───── Document passage ─────
Newton Knight
Newton Knight spent the Civil War doing something that could get a man killed: fighting back against the very army he had enlisted in. Born in Jones County, Mississippi, Knight went from Confederate soldier to fugitive to the elected captain of a guerrilla band that Confederate generals wrote about in alarmed dispatches to Jefferson Davis himself. By the spring of 1864, Lieutenant General Leonidas Polk was telling Davis that Knight's followers had thrown off Confederate authority entirely, calling themselves "Southern Yankees" and daring the Confederacy to come and take them.
The questions Knight's life leaves open are still argued today. Was he a principled Unionist or an opportunist? Was the so-called Free State of Jones a genuine act of political resistance, or a legend built up over generations? And what do we make of a man who, after the war, married a formerly enslaved woman and was buried beside her on a Jones County hillside, defying Mississippi law even in death?
John "Jackie" Knight, Newton's grandfather, was one of Jones County's largest slaveholders before the war. His family had traveled a long arc across the eastern seaboard before arriving in Mississippi: from Worcestershire, England, to Yorktown in 1674, then to Culpeper County, Virginia, south to Brunswick County, then Richmond County, North Carolina, then Dawson County, Georgia in 1788, and finally to Mississippi in 1801 when Jackie Knight settled first in Union County before moving to the Jasper County area in 1811.
But Newton's father, Albert Knight, who lived from 1799 to 1862, neither owned slaves nor inherited any when Jackie died. Newton himself never owned slaves. His son later wrote that he was morally opposed to slavery because of his Primitive Baptist faith, which also led him to forswear alcohol, a departure from both his father and grandfather. He learned to read and write from his mother, since there were no public schools for yeomen children in the area. He married Serena Turner in 1858, and they established a small farm just across the county line in southwest Jasper County.
Knight enlisted in the Confederate Army in July 1861, joining the 8th Mississippi Infantry Regiment. Six months later he was allowed home to care for his ailing father. In May 1862, he and several friends and neighbors chose to re-enlist together in Company F of the 7th Mississippi Infantry Battalion, unwilling to serve among strangers.
By the summer and fall of 1862, several pressures were converging. The siege of Corinth left Confederate units short of food and supplies. Letters from home described wives and children struggling to keep farms running without their husbands. Then two personal blows arrived: Confederate authorities seized Knight's family's horses, and he received word that his brother-in-law Morgan, thought to be Morgan Lines, a convicted murderer, was abusing his children in his absence.
───── Supplied data ─────
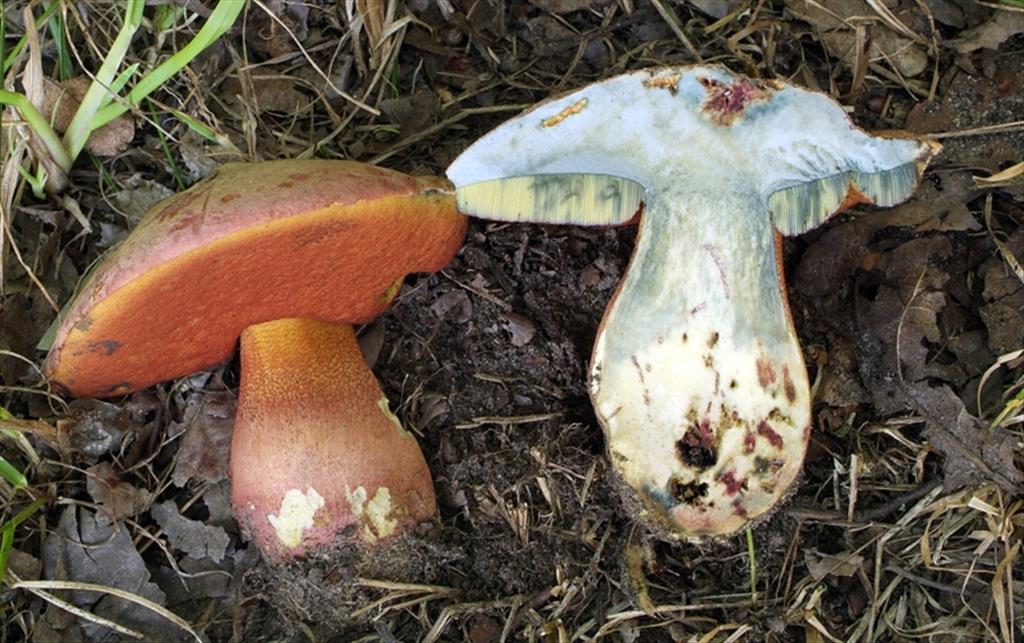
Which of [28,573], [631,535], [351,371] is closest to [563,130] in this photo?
[351,371]

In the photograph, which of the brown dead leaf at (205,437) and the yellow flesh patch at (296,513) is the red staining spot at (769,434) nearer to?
the yellow flesh patch at (296,513)

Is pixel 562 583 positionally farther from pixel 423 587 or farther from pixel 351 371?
pixel 351 371

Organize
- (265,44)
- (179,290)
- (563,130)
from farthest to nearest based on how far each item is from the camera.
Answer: (265,44) < (563,130) < (179,290)

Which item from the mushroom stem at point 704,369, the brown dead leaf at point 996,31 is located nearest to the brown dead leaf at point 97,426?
the mushroom stem at point 704,369

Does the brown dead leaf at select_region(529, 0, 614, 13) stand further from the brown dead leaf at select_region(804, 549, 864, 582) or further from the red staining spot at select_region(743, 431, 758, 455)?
the brown dead leaf at select_region(804, 549, 864, 582)

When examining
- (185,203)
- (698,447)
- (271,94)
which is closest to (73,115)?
(271,94)

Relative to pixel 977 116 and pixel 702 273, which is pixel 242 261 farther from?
pixel 977 116
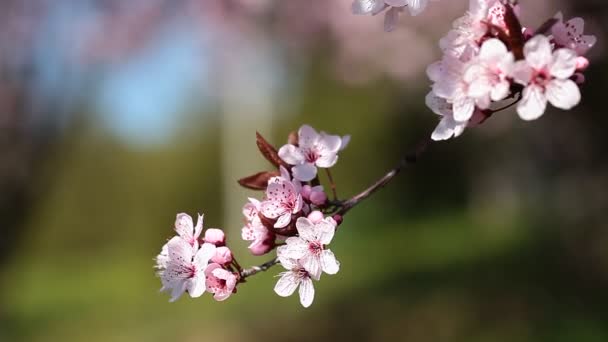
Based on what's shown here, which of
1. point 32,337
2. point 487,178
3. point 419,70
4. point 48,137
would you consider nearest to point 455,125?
point 48,137

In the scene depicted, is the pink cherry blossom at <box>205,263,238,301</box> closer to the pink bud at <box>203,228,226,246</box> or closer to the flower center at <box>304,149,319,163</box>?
the pink bud at <box>203,228,226,246</box>

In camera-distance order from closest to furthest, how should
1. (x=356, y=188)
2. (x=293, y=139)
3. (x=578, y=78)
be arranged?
(x=578, y=78), (x=293, y=139), (x=356, y=188)

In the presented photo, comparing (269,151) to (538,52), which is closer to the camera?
(538,52)

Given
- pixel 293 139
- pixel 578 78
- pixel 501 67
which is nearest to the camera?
pixel 501 67

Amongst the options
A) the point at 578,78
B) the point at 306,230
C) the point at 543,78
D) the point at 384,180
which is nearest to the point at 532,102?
the point at 543,78

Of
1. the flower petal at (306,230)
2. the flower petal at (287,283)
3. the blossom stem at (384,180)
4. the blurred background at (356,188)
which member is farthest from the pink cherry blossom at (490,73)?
the blurred background at (356,188)

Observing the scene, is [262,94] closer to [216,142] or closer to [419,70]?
[419,70]

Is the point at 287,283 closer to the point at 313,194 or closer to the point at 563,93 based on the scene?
the point at 313,194

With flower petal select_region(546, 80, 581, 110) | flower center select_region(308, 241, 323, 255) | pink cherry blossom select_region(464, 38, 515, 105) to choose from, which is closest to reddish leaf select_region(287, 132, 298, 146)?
flower center select_region(308, 241, 323, 255)
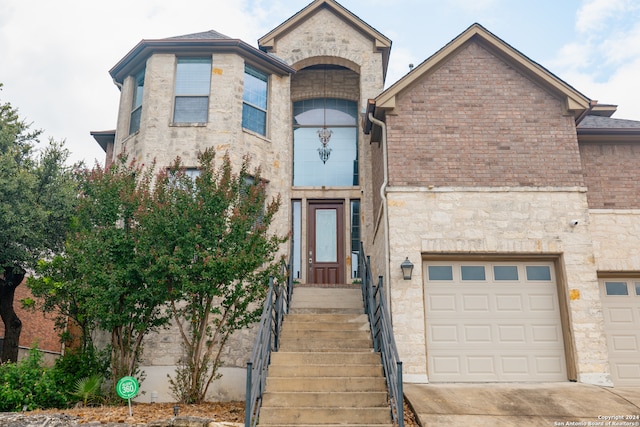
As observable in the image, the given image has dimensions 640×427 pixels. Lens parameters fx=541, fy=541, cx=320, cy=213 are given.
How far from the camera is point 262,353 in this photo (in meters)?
7.21

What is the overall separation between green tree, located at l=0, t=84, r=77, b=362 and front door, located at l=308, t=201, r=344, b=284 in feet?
18.6

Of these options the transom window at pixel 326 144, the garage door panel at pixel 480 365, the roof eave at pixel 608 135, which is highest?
the transom window at pixel 326 144

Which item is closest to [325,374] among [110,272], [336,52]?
[110,272]

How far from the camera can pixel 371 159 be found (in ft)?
45.5

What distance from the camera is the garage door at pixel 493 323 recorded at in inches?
369

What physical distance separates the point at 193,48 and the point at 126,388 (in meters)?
8.18

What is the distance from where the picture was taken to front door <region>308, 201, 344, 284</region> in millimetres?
13516

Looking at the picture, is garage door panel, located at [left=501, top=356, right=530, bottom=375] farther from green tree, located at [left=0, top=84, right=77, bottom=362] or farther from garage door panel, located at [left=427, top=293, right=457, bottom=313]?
green tree, located at [left=0, top=84, right=77, bottom=362]

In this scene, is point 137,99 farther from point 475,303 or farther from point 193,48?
point 475,303

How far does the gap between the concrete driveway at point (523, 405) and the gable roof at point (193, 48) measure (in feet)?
27.5

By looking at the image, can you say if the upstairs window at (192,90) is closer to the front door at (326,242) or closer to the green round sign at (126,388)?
the front door at (326,242)

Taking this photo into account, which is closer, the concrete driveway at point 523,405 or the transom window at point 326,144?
the concrete driveway at point 523,405

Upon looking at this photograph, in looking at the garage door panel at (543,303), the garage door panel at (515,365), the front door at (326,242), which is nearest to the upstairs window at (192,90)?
the front door at (326,242)

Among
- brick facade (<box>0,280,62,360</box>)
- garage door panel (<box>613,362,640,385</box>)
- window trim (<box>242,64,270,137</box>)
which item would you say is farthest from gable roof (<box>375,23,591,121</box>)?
brick facade (<box>0,280,62,360</box>)
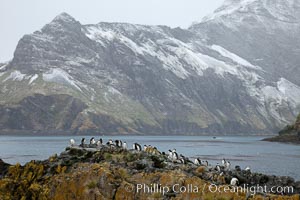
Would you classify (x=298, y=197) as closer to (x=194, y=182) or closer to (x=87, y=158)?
(x=194, y=182)

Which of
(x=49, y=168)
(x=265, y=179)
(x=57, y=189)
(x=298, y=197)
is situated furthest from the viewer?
(x=265, y=179)

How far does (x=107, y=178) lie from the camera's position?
32406 mm

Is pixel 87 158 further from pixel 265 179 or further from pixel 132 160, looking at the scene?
pixel 265 179

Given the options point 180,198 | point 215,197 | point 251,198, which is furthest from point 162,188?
point 251,198

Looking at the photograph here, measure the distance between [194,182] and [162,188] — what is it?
2.42m

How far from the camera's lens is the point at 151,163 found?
118ft

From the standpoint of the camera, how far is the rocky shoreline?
97.6ft

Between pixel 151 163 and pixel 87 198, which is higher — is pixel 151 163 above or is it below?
above

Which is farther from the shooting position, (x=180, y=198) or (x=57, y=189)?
(x=57, y=189)

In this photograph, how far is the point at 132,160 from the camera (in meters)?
38.3

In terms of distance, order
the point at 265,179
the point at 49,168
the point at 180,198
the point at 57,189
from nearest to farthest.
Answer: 1. the point at 180,198
2. the point at 57,189
3. the point at 49,168
4. the point at 265,179

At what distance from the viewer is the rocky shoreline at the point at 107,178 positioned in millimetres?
29734

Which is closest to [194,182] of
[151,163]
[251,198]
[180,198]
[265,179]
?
[180,198]

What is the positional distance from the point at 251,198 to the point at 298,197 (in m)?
2.90
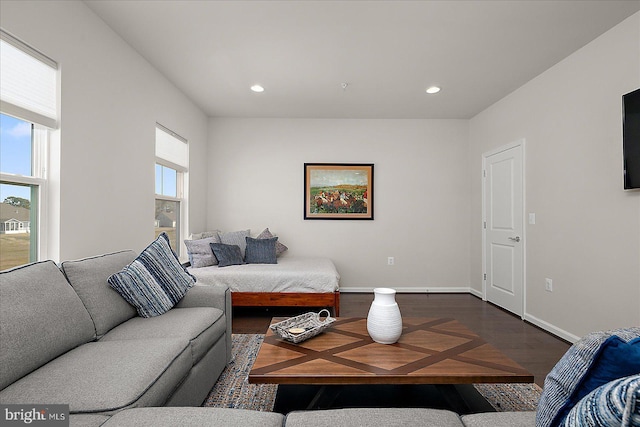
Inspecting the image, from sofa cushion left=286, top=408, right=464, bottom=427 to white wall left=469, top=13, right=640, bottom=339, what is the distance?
238 cm

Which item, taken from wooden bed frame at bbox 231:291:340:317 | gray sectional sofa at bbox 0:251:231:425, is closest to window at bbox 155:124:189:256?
wooden bed frame at bbox 231:291:340:317

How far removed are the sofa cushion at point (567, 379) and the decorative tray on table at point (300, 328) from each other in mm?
1225

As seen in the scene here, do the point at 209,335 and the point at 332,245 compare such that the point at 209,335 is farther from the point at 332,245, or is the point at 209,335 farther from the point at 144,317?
the point at 332,245

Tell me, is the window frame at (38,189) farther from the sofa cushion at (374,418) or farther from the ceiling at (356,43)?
the sofa cushion at (374,418)

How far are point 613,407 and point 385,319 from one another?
1343mm

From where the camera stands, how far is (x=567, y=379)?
2.53 ft

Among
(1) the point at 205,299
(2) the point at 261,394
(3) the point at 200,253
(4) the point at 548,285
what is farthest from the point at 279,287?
(4) the point at 548,285

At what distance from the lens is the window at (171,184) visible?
3660 mm

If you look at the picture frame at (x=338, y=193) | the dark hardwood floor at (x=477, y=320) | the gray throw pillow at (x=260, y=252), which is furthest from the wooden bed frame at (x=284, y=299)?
the picture frame at (x=338, y=193)

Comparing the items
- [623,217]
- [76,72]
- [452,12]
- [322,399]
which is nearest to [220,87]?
[76,72]

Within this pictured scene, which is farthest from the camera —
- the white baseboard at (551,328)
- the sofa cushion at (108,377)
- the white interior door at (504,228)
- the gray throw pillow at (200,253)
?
the gray throw pillow at (200,253)

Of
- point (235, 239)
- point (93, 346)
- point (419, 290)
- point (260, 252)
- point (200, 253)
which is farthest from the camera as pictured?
point (419, 290)

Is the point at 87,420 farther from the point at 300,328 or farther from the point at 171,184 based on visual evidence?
the point at 171,184

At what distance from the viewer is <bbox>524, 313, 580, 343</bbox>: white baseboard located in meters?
3.04
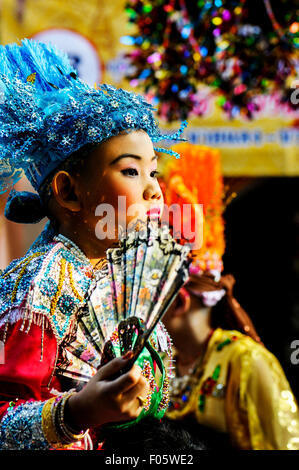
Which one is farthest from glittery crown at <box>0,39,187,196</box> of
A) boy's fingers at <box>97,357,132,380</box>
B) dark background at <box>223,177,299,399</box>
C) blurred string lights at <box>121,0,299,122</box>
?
dark background at <box>223,177,299,399</box>

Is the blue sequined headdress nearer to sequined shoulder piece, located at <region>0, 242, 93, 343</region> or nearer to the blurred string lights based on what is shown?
sequined shoulder piece, located at <region>0, 242, 93, 343</region>

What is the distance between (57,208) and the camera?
1513mm

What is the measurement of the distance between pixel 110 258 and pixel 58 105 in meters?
0.40

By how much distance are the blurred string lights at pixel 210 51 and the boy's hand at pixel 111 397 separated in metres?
2.67

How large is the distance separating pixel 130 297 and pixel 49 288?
206 mm

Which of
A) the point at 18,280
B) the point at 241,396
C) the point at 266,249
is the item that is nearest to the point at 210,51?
the point at 241,396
─────
• Jobs:
**A.** According to the passage on Newton Knight, which regiment did Knight join when he enlisted in the Confederate Army in July 1861?
**B.** Retype the Newton Knight passage from "Knight enlisted in" up to and including "serve among strangers.".
Rely solely on the text about Newton Knight.

• Answers by task:
**A.** The 8th Mississippi Infantry Regiment.

**B.**
Knight enlisted in the Confederate Army in July 1861, joining the 8th Mississippi Infantry Regiment. Six months later he was allowed home to care for his ailing father. In May 1862, he and several friends and neighbors chose to re-enlist together in Company F of the 7th Mississippi Infantry Battalion, unwilling to serve among strangers.